BFR/BS(mcm3/mcm2/day):骨形態計測のパラメータで、骨形成率を示す。
【配列表】
Figure 2004143107
Figure 2004143107
Figure 2004143107
Figure 2004143107
Figure 2004143107
Figure 2004143107
Figure 2004143107
Figure 2004143107

Claims (13)

  1. 有効量の副甲状腺ホルモン活性を有するポリペプチドを含む、低代謝回転骨に起因する腎性骨異栄養症治療用医薬組成物。
  2. 配列番号1又は7のアミノ酸配列、若しくは配列番号1又は7の配列に少なくとも1のアミノ酸が挿入され、付加され、欠失し、又は置換したアミノ酸配列を有し、かつ副甲状腺ホルモン活性を有するポリペプチドを含む、低代謝回転骨に起因する腎性骨異栄養症治療用医薬組成物。

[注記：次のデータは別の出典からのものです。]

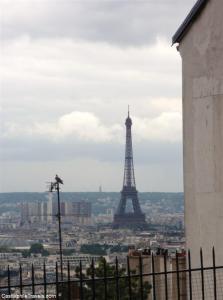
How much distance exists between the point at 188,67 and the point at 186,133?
0.89 meters

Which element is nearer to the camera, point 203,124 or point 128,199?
point 203,124

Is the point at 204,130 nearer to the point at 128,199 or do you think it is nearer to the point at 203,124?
the point at 203,124

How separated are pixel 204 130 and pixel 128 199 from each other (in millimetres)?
63543

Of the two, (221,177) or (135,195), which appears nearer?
Answer: (221,177)

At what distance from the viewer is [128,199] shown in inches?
2928

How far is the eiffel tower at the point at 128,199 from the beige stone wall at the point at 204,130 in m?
45.0

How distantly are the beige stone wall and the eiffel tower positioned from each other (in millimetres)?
44965

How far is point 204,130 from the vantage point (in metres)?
11.0

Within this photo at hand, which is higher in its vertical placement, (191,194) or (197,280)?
(191,194)

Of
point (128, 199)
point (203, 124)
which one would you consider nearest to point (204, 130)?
point (203, 124)

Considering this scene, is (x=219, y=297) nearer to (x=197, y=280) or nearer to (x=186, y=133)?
(x=197, y=280)

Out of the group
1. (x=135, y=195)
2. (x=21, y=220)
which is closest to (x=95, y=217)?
(x=21, y=220)

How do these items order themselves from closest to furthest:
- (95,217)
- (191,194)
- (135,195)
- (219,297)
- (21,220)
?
(219,297) → (191,194) → (21,220) → (95,217) → (135,195)

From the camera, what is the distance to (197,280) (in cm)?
1120
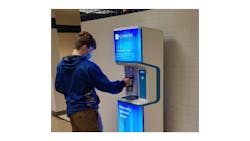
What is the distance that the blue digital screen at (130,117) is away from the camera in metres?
2.34

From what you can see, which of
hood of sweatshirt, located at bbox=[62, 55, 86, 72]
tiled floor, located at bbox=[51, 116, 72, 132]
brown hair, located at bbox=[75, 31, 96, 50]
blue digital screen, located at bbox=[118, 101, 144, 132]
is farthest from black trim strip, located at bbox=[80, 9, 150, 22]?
tiled floor, located at bbox=[51, 116, 72, 132]

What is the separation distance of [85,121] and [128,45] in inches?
32.4

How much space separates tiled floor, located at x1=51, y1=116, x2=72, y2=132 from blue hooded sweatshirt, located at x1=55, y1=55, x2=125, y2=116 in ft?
0.38

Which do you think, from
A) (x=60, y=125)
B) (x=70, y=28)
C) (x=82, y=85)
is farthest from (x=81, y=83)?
(x=70, y=28)

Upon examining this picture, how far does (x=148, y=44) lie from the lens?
7.47 feet

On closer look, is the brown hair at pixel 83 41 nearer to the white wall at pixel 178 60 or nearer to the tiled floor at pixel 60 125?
the white wall at pixel 178 60

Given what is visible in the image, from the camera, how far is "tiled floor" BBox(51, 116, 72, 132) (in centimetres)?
239

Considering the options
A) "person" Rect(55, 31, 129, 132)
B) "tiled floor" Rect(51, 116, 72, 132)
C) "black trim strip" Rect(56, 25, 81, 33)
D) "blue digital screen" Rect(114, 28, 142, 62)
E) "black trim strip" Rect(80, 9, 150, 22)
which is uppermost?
"black trim strip" Rect(80, 9, 150, 22)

  3. 配列番号1のアミノ酸配列、又は配列番号1の配列に少なくとも1のアミノ酸が挿入され、付加され、欠失し、又は置換したアミノ酸配列を有し、かつ副甲状腺ホルモン活性を有するポリペプチドを含む、請求項2記載の医薬組成物。
  4. 配列番号1のアミノ酸配列を有し、かつ副甲状腺ホルモン活性を有するポリペプチドを含む、請求項2記載の医薬組成物。

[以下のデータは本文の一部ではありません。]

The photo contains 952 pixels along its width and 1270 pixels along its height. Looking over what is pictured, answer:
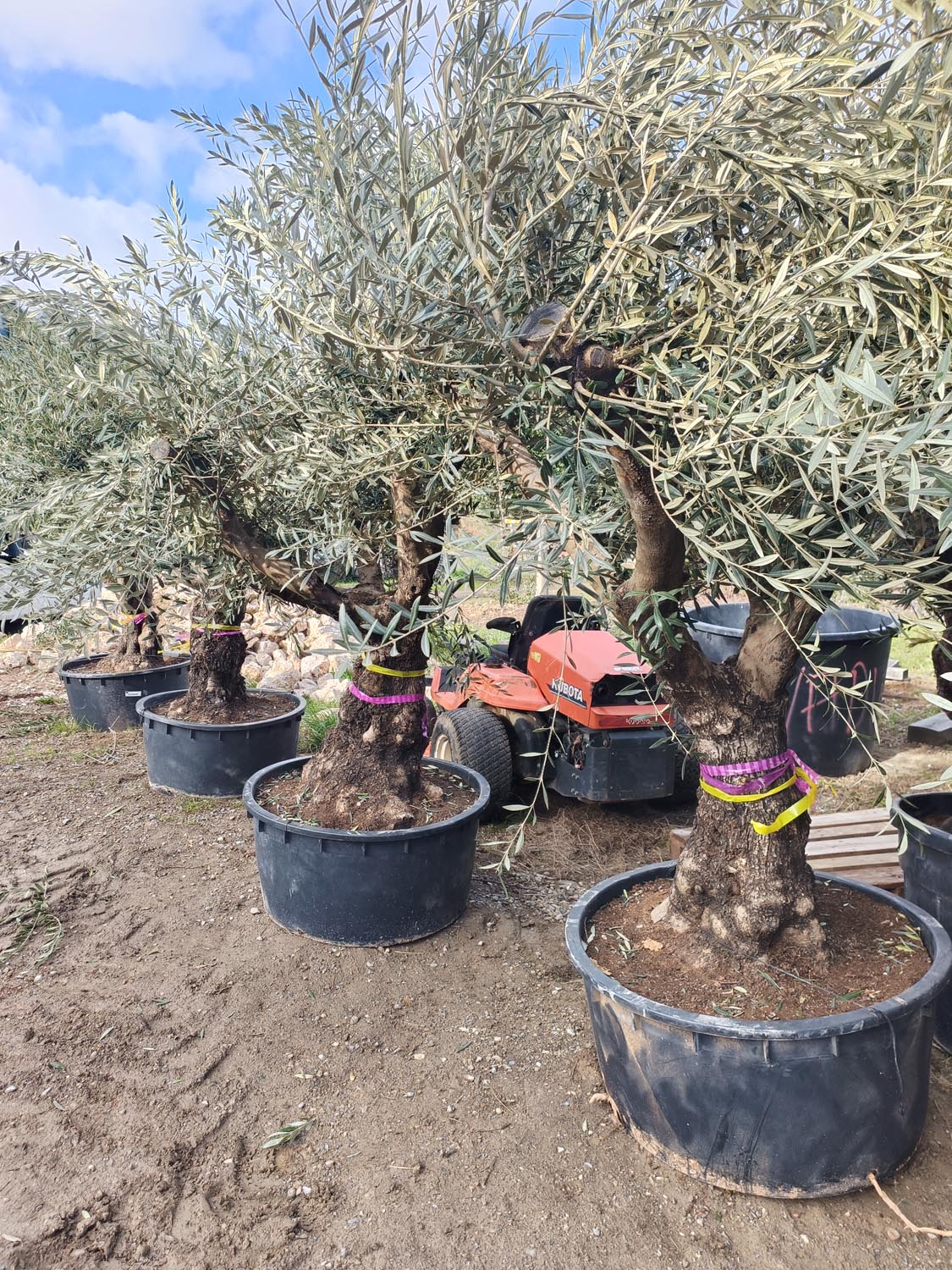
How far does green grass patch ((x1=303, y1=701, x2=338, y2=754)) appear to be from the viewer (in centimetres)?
770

  5. 配列番号6のアミノ酸配列を有し、かつ副甲状腺ホルモン活性を有するポリペプチドを含む、請求項2記載の該医薬組成物。
  6. 配列番号7のアミノ酸配列、又は配列番号7の配列に少なくとも1のアミノ酸が挿入され、付加され、欠失し、又は置換したアミノ酸配列を有し、かつ副甲状腺ホルモン活性を有するポリペプチドを含む、請求項2記載の医薬組成物。
  7. 配列番号7のアミノ酸配列を有し、副甲状腺ホルモン活性を有するポリペプチドを含む、請求項2記載の医薬組成物。
  8. 配列番号11〜13のいずれか1のアミノ酸配列を有し、かつ副甲状腺ホルモン活性を有するポリペプチドを含む、請求項2記載の該医薬組成物。
  9. 有効量の前記ポリペプチド、及び担体を含む、請求項2〜8のいずれか1項記載の医薬組成物。
  10. 低代謝回転骨に起因する腎性骨異栄養症が、骨無形成症である、請求項1〜9のいずれか1項記載の医薬組成物。
  11. 高カルシウム食、及び/又はカルシウム剤、並びに請求項1〜10のいずれか1項記載の医薬組成物を投与することを特徴とする、低代謝回転骨に起因する腎性骨異栄養症の治療方法。
  12. 投与するカルシウム量が、1日当たり500mg/Kg〜3,000mg/Kgである、請求項11記載の治療方法。
  13. 低代謝回転骨に起因する腎性骨異栄養症が、骨無形成症である、請求項10又は11のいずれか1項記載の治療方法。